Anonymous User wrote:Anonymous User wrote:Tangerine Gleam wrote:Anonymous User wrote:Only thing I didn't have was a prof or faculty adviser making calls/greasing the wheels on my behalf, but I thought with my credentials I might be able to overcome that. Guess not.
I hate to say it, but even for those at the very top, recommender calls seem incredibly important. When my classmates and I went through the process last year, I was basically shocked to see how hard it was to get an interview without phone calls or emails from professors. Fortunately, there are still judges out there who truly sift through all of the applications and pick the meritorious candidates, but many judges won't do this, simply because they can fill up their spots by looking only at those students who go the extra mile and have a professor (or someone else) reach out.
I am still a law student, so take all of that with a grain of salt, but that's my impression of how things work in a lot of judges' chambers these days.
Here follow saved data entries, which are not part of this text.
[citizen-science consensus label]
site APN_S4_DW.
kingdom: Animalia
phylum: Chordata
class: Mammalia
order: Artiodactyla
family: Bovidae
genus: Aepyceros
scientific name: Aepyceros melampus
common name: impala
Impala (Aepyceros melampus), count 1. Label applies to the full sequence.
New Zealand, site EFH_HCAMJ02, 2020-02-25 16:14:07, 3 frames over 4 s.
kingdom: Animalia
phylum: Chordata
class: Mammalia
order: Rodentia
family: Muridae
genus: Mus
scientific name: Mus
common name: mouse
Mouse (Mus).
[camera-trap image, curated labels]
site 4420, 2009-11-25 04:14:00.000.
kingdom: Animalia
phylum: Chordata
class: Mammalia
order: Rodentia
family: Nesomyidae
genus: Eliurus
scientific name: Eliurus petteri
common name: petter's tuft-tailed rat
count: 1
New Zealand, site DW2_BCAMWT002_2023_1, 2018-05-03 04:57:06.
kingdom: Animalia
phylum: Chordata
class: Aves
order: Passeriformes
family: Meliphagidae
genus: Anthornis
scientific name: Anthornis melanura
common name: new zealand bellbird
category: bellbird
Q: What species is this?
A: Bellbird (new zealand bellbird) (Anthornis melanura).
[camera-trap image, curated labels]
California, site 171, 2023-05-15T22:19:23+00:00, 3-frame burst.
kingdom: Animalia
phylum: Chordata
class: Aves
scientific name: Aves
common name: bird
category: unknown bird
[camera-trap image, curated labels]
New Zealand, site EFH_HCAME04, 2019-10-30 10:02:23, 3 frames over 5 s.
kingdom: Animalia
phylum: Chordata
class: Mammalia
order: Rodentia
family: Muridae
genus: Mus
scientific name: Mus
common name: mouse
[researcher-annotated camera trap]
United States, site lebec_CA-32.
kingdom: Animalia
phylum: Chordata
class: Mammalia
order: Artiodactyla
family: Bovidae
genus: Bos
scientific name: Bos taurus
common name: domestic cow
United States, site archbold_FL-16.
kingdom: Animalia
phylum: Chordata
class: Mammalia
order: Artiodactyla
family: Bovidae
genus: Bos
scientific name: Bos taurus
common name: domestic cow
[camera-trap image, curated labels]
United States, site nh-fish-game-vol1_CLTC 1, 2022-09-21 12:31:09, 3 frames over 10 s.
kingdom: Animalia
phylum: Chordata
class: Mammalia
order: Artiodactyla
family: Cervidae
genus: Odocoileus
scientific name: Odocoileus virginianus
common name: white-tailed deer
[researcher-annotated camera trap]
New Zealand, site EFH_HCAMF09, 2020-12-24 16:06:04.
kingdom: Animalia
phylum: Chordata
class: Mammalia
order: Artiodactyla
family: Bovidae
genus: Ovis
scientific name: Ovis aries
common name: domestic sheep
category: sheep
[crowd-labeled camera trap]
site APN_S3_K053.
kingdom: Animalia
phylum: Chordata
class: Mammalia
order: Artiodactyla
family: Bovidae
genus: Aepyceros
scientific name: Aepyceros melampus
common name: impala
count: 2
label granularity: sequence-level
If you can get someone to call or email for you, I would really encourage you to do so.
That's certainly been my experience, but phrasing it as "going the extra mile" is inaccurate. You just need to be lucky enough to have taken classes from a prof who's a) willing to cold call chambers or b) personally plugged in with judges where you're applying. If you don't have that, seems to be 100% luck of the draw. Or more like winning the lottery.
Agreed. This is total BS. I'm at GULC - the DC Circuit is across the street and Career Services STILL got blindsided by the announcement. No wonder we have a 66% employment rate upon graduation.
I don't think this is accurate. I'm at GULC, and I knew--from professors and OCS--that the DC Circuit was leaving the plan at least a month before it happened. I don't think knowledge is the problem, I think it's trying to compete with 500 other students for the attention of the same 5-8 professors who are well-connected and willing to pick up the phone.